Thursday, October 20, 2011

First and Second Ladies make UNESCO policy?

Someone pointed out that the U.S. delegation to UNESCO tries to keep quiet about most of the issues brought up in UNESCO's governing bodies. That makes sense to me. If 193 delegations all felt free to comment on every item, and on the comments of every other delegation on every item, and .....

On the other hand, I recall that Laura Bush made literacy one of her "things" as first lady, the United States pushed for a literacy initiative by UNESCO, there were major literacy events in the United States involving UNESCO, and Mrs. Bush became a UNESCO  goodwill ambassador.  I also recall that Jill Biden, a community college teacher, was called upon to attend a UNESCO conference on higher education shortly after her husband, Joe Biden, took office as Vice President. I understand that the United States delegation to UNESCO is now encouraging UNESCO to look carefully at two year institutions of higher education.

Now I think literacy is a good thing for UNESCO to encourage and I think that there is a lot to be said for two year colleges, but should U.S. policy towards UNESCO depend on the interests of the wives of the president and vice president, or should there be a more formal consultation, say with the U.S. National Commission for UNESCO.

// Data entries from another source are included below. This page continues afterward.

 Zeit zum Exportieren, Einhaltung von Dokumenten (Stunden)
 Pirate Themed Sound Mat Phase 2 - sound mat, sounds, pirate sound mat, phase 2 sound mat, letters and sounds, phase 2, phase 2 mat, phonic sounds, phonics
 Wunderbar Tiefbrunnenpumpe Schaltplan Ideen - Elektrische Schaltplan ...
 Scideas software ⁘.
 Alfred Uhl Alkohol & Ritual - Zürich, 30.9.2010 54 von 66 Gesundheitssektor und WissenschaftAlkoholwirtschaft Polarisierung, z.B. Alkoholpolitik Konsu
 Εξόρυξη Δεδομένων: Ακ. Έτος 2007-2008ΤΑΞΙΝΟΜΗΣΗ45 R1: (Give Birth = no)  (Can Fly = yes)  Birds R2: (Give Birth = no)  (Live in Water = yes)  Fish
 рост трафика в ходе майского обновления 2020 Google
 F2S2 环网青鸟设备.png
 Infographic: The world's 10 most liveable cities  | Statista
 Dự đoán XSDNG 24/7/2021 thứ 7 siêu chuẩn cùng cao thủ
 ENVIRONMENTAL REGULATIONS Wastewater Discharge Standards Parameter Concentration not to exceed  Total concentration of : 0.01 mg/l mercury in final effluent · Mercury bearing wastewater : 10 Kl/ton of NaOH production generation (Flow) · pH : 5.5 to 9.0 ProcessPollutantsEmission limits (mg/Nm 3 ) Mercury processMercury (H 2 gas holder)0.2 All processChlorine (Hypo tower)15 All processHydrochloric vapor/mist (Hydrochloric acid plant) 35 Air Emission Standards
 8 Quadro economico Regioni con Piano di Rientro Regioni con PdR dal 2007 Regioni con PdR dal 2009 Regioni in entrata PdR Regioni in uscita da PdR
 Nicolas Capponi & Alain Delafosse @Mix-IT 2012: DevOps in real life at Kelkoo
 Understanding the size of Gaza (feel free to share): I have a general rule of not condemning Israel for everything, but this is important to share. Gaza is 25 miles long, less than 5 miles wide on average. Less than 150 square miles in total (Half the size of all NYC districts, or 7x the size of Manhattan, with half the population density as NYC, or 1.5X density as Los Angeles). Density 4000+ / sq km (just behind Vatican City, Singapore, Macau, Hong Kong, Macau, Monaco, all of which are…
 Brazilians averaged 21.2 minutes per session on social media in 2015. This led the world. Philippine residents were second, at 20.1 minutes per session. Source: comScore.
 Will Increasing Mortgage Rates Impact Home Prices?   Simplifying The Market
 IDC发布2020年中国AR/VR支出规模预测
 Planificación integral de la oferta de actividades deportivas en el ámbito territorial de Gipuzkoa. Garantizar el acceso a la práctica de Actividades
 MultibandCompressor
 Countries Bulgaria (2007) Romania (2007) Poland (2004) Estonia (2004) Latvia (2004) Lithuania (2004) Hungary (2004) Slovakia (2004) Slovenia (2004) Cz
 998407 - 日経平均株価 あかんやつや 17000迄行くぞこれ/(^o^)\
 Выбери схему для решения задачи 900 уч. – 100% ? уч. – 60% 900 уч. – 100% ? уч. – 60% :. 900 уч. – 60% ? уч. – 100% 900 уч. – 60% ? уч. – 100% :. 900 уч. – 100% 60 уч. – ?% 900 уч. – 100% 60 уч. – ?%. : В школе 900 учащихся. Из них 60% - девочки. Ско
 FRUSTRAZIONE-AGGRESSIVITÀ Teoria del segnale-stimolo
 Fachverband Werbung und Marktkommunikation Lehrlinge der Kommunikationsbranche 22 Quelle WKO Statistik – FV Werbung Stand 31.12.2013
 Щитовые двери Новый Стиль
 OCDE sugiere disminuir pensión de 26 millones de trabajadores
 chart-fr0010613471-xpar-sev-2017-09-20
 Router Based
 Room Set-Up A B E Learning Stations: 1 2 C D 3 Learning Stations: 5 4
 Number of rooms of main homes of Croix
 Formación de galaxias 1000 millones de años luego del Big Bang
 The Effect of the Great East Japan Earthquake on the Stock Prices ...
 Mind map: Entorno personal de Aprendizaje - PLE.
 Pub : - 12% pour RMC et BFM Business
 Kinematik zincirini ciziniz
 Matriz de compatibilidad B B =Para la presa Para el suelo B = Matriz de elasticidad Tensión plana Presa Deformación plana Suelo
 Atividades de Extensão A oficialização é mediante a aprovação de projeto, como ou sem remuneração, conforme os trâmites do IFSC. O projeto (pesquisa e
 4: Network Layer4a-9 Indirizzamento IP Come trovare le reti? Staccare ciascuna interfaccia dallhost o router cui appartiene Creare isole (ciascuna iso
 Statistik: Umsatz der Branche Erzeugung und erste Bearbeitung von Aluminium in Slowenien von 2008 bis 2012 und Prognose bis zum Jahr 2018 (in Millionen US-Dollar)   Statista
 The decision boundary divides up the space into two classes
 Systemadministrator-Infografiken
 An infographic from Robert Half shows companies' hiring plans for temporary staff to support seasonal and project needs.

I can understand why UNESCO secretariat officials bow to the wishes of the White House in such matters, given that the United States was so long out of UNESCO and that the United States contributes 22 percent of its regular budget, some $70 million per year. But one would hope that the governing bodies of UNESCO would be more capable of creating Organization wide priorities and imposing them on the Organization's secretariat.